▶ **GIVEN INSTRUCTION**: Rescale the lines from the line with "What is the" through the end of the records by writing each one out again, requests included, with every distance in the answers multiplied by 0.75 and rounded to a whole number, halves rounded up.

++++ GIVEN DATA ++++

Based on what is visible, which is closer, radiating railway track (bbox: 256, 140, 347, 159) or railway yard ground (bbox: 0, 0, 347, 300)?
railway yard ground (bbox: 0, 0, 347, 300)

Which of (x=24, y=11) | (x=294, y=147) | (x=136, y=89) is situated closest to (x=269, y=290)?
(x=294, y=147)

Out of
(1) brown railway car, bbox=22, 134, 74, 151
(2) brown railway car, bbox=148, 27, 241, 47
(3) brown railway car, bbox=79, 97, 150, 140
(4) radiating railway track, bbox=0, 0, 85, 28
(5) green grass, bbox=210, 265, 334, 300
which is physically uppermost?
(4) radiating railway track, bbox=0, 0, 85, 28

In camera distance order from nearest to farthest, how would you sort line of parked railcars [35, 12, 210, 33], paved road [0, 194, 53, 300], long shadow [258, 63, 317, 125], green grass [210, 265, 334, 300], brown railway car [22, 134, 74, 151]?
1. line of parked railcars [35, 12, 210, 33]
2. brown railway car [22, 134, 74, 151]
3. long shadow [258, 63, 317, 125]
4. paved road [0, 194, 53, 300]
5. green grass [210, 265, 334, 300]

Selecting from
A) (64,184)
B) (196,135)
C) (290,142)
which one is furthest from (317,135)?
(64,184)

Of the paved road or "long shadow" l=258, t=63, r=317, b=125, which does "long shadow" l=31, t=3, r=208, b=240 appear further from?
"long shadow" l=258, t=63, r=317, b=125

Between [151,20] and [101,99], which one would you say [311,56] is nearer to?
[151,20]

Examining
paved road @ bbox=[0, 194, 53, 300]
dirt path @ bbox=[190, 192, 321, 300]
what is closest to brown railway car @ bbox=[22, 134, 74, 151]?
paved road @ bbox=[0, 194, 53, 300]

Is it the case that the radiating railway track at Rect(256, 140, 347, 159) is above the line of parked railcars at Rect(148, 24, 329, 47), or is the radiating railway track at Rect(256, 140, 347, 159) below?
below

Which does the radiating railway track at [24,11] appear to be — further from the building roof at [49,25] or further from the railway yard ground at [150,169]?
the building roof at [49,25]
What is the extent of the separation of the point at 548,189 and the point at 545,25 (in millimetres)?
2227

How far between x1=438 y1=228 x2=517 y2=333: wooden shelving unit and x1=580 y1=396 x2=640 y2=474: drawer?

++++

▶ **COMPLETE RESPONSE**:
What is the extent of the separation of the point at 548,189 and the point at 545,25 (in millimetres)?
1670

How far between x1=438 y1=228 x2=517 y2=333: wooden shelving unit and x1=580 y1=396 x2=640 y2=474: drawer?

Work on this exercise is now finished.